Collars are going to underperform when the markets are strongly bullish.  That's the cost of owning insurance.  Be certain your client is willing to accept that fact and does not blame you for such under performance.

Collared portfolios perform extraordinarily well when markets tumble.  The greater the fall, the happier your clients will be for having taken your advice.  They will not make any money, but losses will be at acceptable levels.

Assuming you have reasonable clients, you should be able to explain that pluses and minuses when holding collars.

If the put and call expire in different months, you will earn extra money when the markets cooperate.  However, I believe they are too risky and voids the whole idea of owning a collar FOR PROTECTION in the first place.  Per the example offered by a commenter.  Mixed expiration collars are okay if you understand the extra risk involved.  That's not for a financial planner and his/her clients.

1) The first question is:  Which is more important to each client?  Is it the desire to earn as much as possible with low risk?  Or is it the preservation of capital, with the hope of earning a small return?

2) If preservation of capital is the name of the game, then it should be easy to choose the put strike price.  In a worst case scenario – and for this client that's a down market – how much is your client willing to lose over the time period covered by the collar?  If it's 10%, then buy a 10% OTM put.  If it's less, choose an appropriate put to buy.  With indexes there are always plenty of choices.  With individual stocks, it's more difficult to choose the appropriate put because there are far fewer offered.  There's a big difference between strikes of 30, 35, and 40.  It it were an index or ETF, there would be strikes every one point, giving you just the put you need.

3) If earning capital gains is the
objective, then I'd begin by choosing the call to sell because that caps
the upside.  Then perhaps it would be easiest to buy a put that costs
essentially the same as the premium collected from the call sale.  This is
the 'no-cost collar.'

Profits are the goal, but losses must be capped at some point.  You buy a put that is less expensive offers less protection against loss.  How much the client is willing to pay to own the collar will determine just which put to buy.

Keep in mind that paying a debit means the client will lose money when the market is steady to slightly higher.  That may not sit well.  Those zero cost collars don't always provide the best strike prices, but if the client does not understand the details of what you are doing for him/her, then you ought to adopt middle-of-the-road methods that offer the best protection you can afford to buy – given the circumstances.  The person who wants to sell calls that are 20% OTM is not going to be able to afford to spend much for put protection.  In fact, I'd suggest that if the client is that bullish, perhaps a collar is not the best choice.

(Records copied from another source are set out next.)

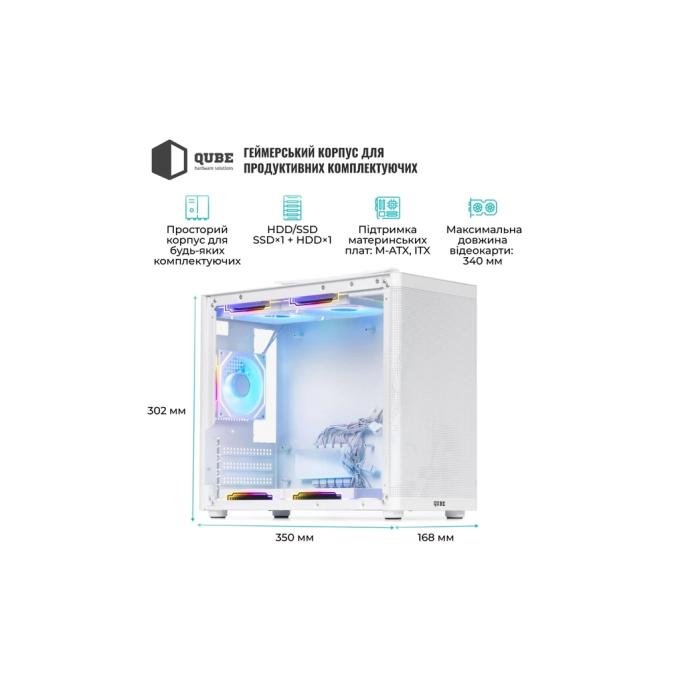 QUBE BRING_GWNU3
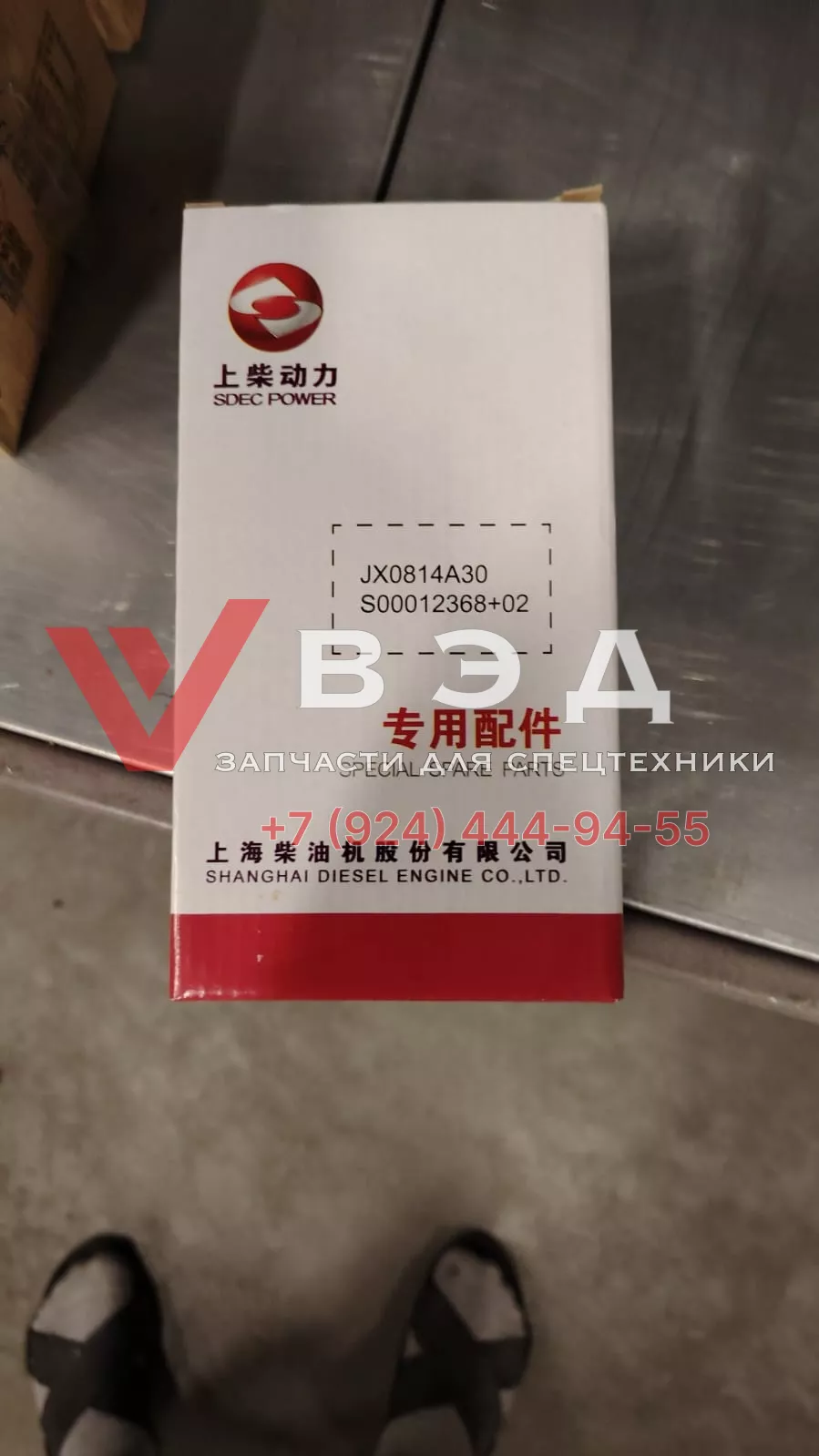 Фильтр масляный для ДВС SC7 S00012368+02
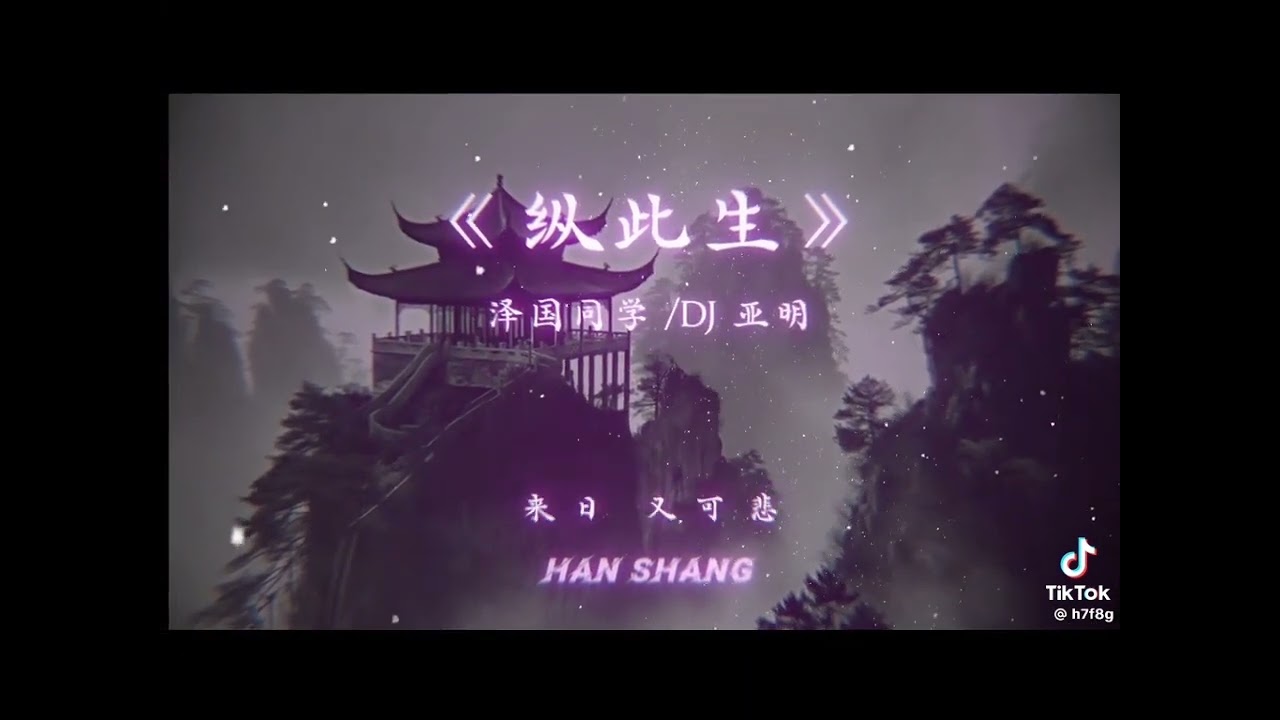II TỔNG HỢP TIKTOK DOYIN II những bài hát bạn nên nghe 💓
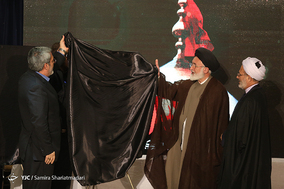 گردهمایی دست اندرکاران مراسم اربعین حسینی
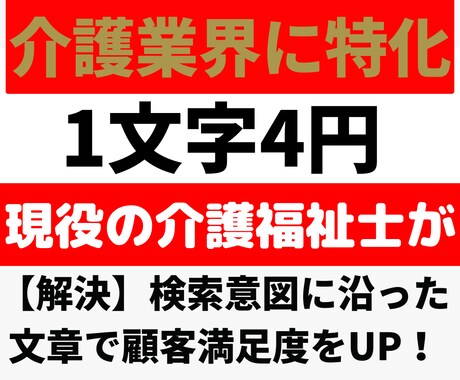 経験力×SEOで「読者とつながる」文章を提供します 介護経験×取材×SEO記事のプロが心に響く記事で未来をつなぐ イメージ1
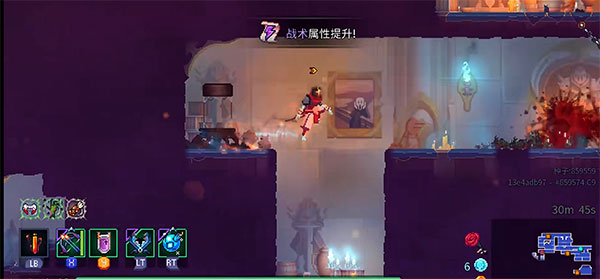 重生细胞九游版11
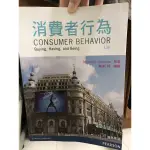 二手書 消費者行為(CONSUMER BEHAVIOR;BUYING,HAVING, AND BEING )11E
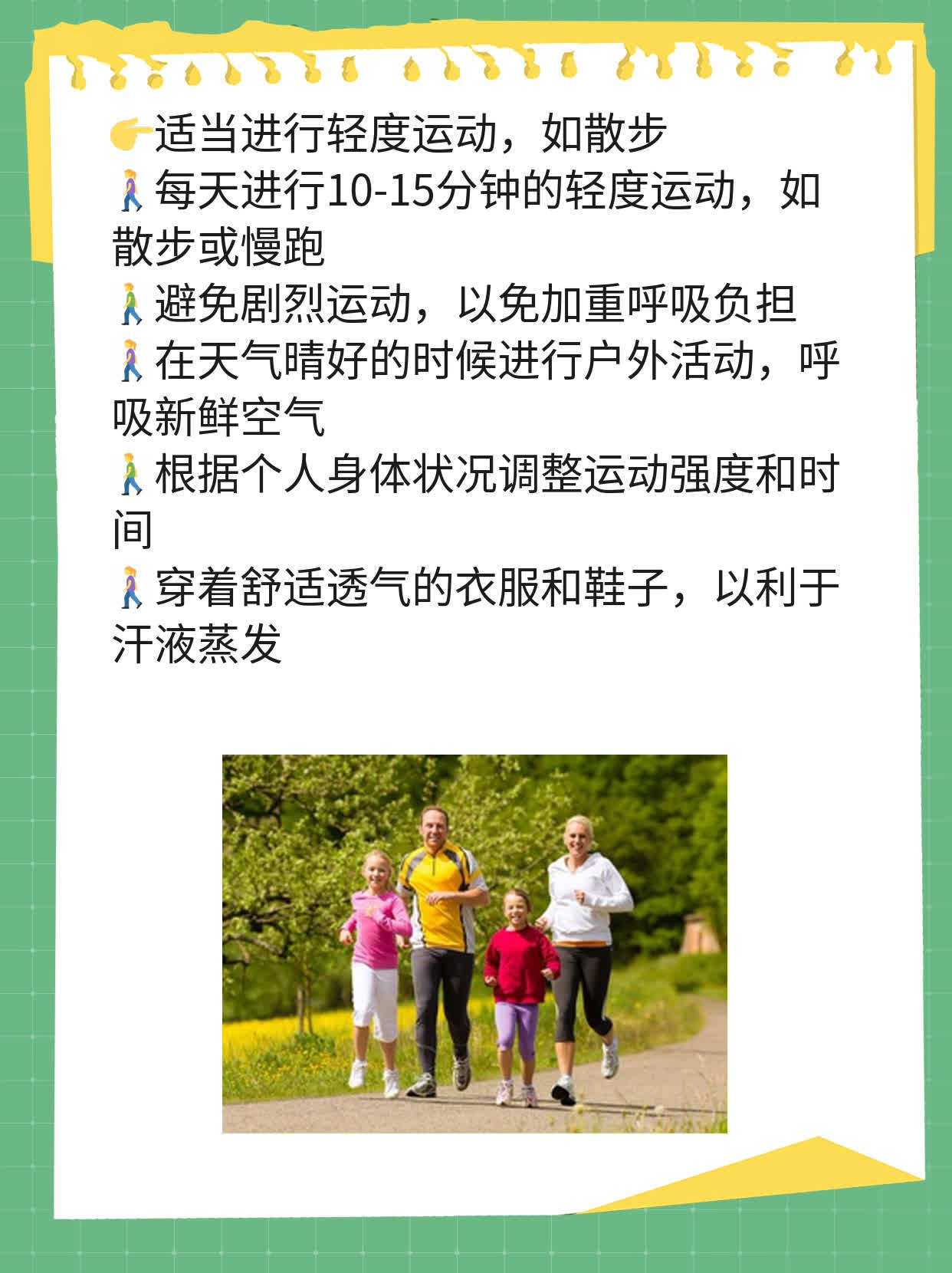 「经验分享」治疗呼吸道感染的方法大全
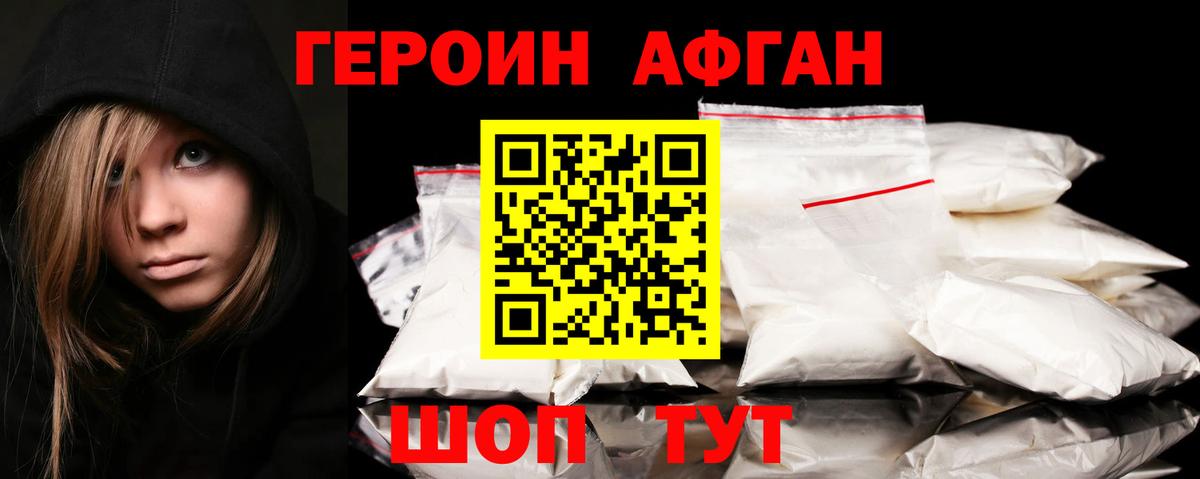 ГЕРОИН афганец Уссурийск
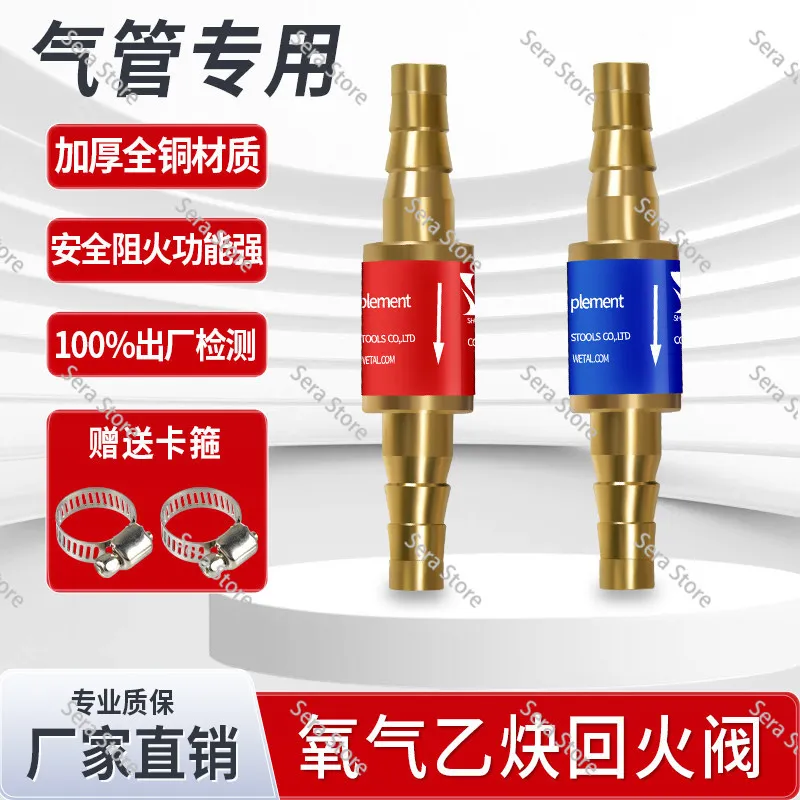 Oxygen Acetylene Flashback Arrestor Check Valve Flame Buster For Pressure Reducer Regulator Gas Cutting Torch For Pipe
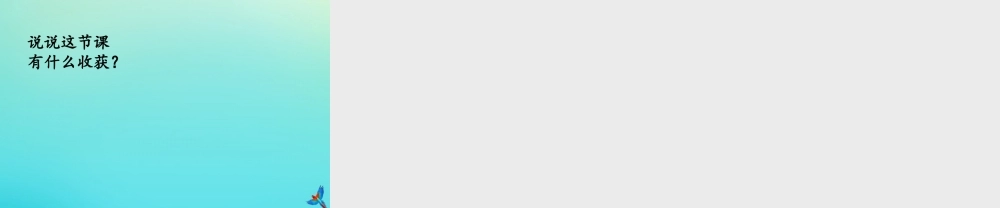 三年级科学下册 第2单元《动植物对环境的适应》第九课 动物的特殊感官课件 冀人版-人教版小学三年级下册自然科学课件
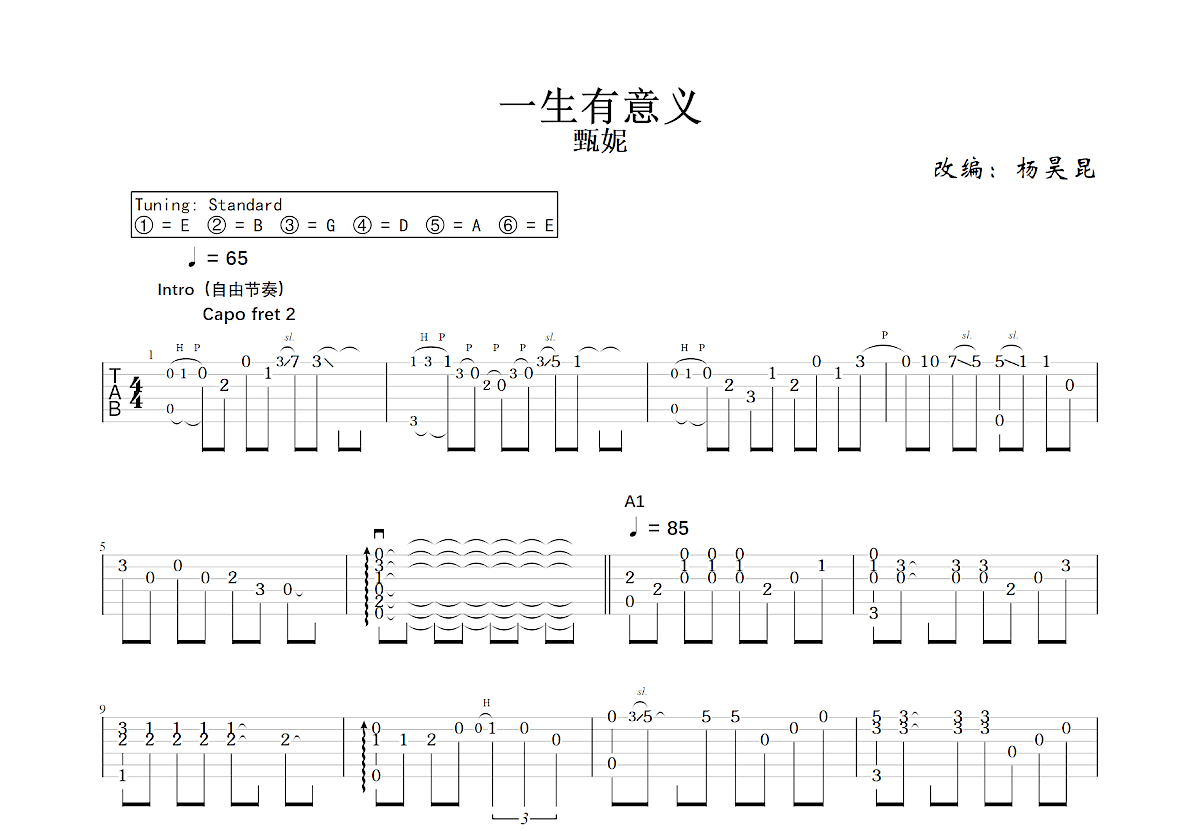 一生有意义吉他谱预览图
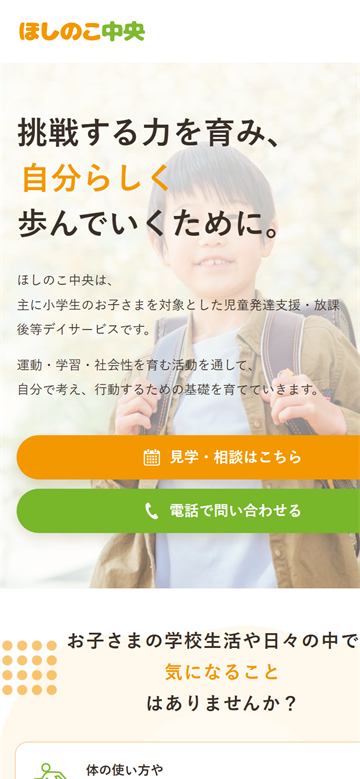 制作したホームページ（スマートフォン表示・トップページ）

If trading indexes or exchange traded funds (ETFs), you can assume they won't drop 30% overnight, but as we have seen, 50% in one year is not impossible, and owning puts is beneficial.

For this client, there is no easy way to pick the put strike price becasue protection is not the top priority.  Perhaps you can decide how much to pay for puts ad make the decision that way.  This would result in far less protection now, when markets are volatile (and everyone wants to own protection) and more protection when markets are calmer and option implied volatility is lower. 

4) If you follow the advice on choosing the put to own, and if you allow your pocketbook to determine how much to collect when selling the call, the first question becomes unimportant.  It just solves itself.

5) There is no reason to make a client trade more often than necessary.  I'd look to trade 12-month collars for clients who are not interested in active trading.  More than that, I'd encourage them to own SPY (or another broad-based index), unless you or they have displayed a talent for picking stocks that out-perfrom the market.  One ETF means only one collar trade at a time, rather than one per underlying stock.

6) Don't forget, it's not necessary to collar an entire portfolio.  Even 25% is better than none – when you want some safety.